ラニアとはもう何万年、何億年も共に生きてきた為、彼の事は全て知り尽くしているつもりだったようだ。
短気で、物事を何でも白黒で判断したがるラニア。今の彼の発言は、そんな彼の性格からして、どう考えても有り得ない内容だったのだ。
タグラは顎に手を添え、何かを考えるようにボソボソと呟き始めた。
「…てっきりそのサイヤ人の悪口を執拗に触れ回っていたのかと思ったが…」
「おい…ちょっと待て。お前…オレの事をそんな性悪みたいに思っていたのか!」
咄嗟にツッコミを入れるラニア。至近距離まで近付くや否や、彼の胸倉を掴む。
そして、目玉が飛び出る程に眼球を見開き、自分の人格を保持しようと必死だった。
その際、ラニアはタグラとの身長を合わせる為に翼で浮いていたという事実には触れないであげて頂きたい。

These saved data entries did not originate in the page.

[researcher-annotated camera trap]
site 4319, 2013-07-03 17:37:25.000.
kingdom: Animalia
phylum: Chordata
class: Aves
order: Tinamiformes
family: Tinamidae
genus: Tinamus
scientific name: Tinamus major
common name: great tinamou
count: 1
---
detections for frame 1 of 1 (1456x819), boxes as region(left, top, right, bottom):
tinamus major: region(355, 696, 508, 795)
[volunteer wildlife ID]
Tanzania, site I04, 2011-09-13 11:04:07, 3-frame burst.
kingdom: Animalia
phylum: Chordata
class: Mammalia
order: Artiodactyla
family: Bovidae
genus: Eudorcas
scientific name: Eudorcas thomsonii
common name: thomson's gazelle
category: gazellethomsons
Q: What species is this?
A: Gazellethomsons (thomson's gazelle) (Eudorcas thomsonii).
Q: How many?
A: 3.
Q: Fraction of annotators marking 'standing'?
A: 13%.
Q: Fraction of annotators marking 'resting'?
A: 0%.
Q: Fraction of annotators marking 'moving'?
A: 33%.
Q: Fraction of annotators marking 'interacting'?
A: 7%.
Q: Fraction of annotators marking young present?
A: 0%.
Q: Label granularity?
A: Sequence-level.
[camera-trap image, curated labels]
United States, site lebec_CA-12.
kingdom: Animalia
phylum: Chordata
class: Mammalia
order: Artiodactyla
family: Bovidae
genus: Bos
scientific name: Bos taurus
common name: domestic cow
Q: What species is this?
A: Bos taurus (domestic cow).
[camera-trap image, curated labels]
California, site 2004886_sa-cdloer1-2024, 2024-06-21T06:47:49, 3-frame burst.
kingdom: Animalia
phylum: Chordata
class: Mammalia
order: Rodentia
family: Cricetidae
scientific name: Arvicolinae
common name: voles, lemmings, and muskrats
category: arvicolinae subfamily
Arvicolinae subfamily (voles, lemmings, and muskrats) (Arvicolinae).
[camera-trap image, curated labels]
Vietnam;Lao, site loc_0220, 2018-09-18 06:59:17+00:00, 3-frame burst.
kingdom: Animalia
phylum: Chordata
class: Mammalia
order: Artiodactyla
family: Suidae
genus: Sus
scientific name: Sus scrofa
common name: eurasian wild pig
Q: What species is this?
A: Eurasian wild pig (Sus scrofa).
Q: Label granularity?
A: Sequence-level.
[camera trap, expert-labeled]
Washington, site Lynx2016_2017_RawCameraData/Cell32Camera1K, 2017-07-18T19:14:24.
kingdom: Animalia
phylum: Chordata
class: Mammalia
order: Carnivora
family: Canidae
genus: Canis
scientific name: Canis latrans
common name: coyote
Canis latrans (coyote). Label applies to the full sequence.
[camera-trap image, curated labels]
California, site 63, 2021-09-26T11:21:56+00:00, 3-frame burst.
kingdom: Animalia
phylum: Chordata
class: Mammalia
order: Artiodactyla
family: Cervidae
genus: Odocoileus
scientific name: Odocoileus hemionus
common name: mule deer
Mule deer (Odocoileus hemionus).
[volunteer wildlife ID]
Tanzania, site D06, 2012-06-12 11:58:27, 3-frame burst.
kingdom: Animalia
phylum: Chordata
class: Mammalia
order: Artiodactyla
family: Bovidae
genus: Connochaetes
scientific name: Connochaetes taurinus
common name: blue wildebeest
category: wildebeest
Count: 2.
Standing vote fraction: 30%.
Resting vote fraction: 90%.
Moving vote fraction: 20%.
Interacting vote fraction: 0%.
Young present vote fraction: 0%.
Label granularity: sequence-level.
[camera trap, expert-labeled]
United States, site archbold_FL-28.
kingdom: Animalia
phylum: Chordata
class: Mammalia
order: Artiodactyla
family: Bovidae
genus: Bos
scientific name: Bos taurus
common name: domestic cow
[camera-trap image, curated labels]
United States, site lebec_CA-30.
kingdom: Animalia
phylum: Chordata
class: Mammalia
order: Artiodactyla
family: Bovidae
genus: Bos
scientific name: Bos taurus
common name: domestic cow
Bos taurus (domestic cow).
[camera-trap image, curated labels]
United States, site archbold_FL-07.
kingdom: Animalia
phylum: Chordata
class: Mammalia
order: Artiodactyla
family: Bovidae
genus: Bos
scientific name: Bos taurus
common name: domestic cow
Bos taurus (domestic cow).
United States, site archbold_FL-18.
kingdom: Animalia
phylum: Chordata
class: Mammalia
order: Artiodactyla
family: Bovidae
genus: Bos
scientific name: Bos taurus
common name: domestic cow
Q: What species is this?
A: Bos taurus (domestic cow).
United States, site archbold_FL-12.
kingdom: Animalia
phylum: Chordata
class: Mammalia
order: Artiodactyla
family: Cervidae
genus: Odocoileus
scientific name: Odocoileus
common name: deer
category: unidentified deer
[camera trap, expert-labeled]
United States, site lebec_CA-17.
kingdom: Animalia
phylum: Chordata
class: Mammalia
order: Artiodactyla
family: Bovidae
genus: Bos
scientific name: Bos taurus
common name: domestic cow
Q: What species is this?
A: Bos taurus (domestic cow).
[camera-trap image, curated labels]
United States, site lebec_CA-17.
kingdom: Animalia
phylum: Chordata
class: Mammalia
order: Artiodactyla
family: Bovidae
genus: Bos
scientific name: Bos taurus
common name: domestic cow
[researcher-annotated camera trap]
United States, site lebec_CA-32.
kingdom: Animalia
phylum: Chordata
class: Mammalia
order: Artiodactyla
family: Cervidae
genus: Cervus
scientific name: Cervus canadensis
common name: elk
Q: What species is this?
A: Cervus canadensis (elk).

「ははっ、そんな事は思ってないぞ。ただ、リファの事を大事に想っているんだと思ってな」
「はあ!?何ワケの分かんねえ事を…」
「お前、分かりやすいからなー。どうせリファの夢を壊さないよう、やんわりとしか説明してないんだろ?」
「冗談じゃねえ。これ以上サイヤ人と当時のGZのイメージを壊させねえ為だ。リファに話す事で、悪い噂を広める奴が出てくるかもしれねえだろ?」
当時のGZとは惑星ベジータの担当だった者、つまりリファの両親の事である。
彼らに対する周囲からの評価は、賛否両論だった。
批判する者達が言うには、サイヤ人の手先だとか、裏切り者だとか。
命を賭けたGZに対し、後世の評価は酷いものだった。
だが、自分の両親が陰でそのような事を言われているなど、リファは知らない。
そもそも、彼女は自分の両親を覚えていないのだ。
「…だがラニア、いくら隠そうったって過去は消えないぞ?真実を一番よく知っているお前なら分かっている筈だが…」
「真実?お前…さっきも言ったがそんなもんは誰にも分かりゃしねえよ」
バカバカしいと盛大に笑い、軽くあしらうラニア。
「ったく……お前のくだらねえ話には付き合ってられねえ」
「…あ、おい!待てよラニア!」
ラニアは、タグラの話を聞かないまま飛び去って行ってしまった。